In order to kiss the stone, you have to lay flat on your back and hang over an opening at the top of the castle. There’s a couple of bars to keep you from falling—oh yeah, and a friendly Irish dude who grabs ahold of you while you’re kissing a rock underneath a castle top. Not weird at all.
We left Blarney the next day and headed for Dublin. While we originally flew into Dublin Airport on the first day of our trip, we drove out of the town immediately. Now it was time to return and do a proper tour of the capital.
After arriving at our next B&B, we took a bus into the city and walked along the cobblestone streets to find Temple Bar, the oldest pub in Dublin. There we had a few pints of Guinness and were back to the streets. We searched down alleyways and eventually had more Guinness then fish & chips somewhere—I don’t remember now.
We walked through crowds of rushing people as bright red buses shot by. After a few hours of wondering, we made our way to Trinity College, in the hopes of seeing The Book of Kells. Sadly, the library was closed for the day and we left the campus tired, sunburnt, and ready to leave the city.
The Irish Sea
That evening we returned to our car and drove a short distance to the Irish Sea. We had one last thing to do before leaving for home.
While we were away on our trip, Ashley’s Great Grandmother Irene passed away. It was an incredibly sad time. We found out early on in the trip and the day of her funeral was our last day in Ireland.
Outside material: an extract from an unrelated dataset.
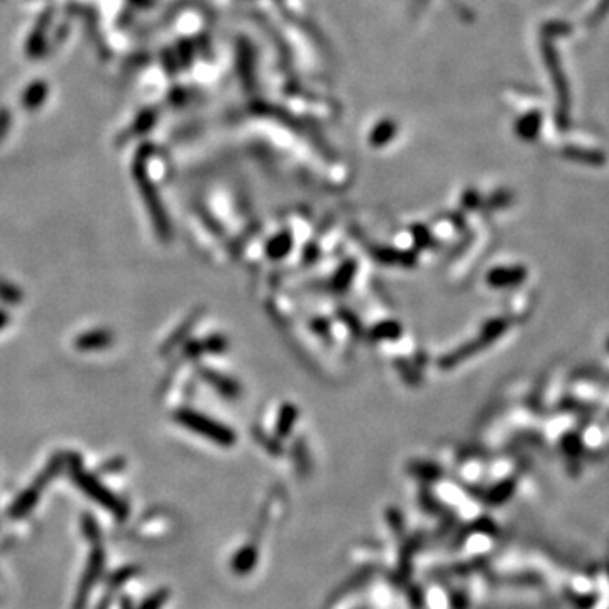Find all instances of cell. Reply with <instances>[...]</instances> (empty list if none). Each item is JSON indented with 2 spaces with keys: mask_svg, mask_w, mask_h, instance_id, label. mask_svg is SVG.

So, we had our own memorial service for Irene at the Irish Sea. It was our way of saying goodbye to a sweet, loving, truly incredible woman.
The Road’s End
We have stories to tell, stories that provide wisdom about the journey of life. What more have we to give one another than our ‘truth’ about our human adventure as honestly and as openly as we know how? — Rabbi Saul Rubin
Looking back on our trip nearly 2 years later—I honestly can’t believe we flew together for the first time, overseas, to a foreign country, then drove hundreds of miles around the entire island and back. There were intense times, sad times, scary times, magical times, and fun times.
At the end of the road we were crushed, debilitated—wasted.
“It’s dangerous business going out your front door.” —Tolkien
I’ve never been so tired in my life.
It was insane.
It was something crazy people do.
But when I look back on my life I want to say “Wow, I can’t believe I did that.” rather than, “Wow, I wish I’d done that.”
I want to add more “Can’t Believes” to my list. I hope these stories inspire you to do the same.
“Nothing behind me, everything ahead of me, as is ever so on the road.”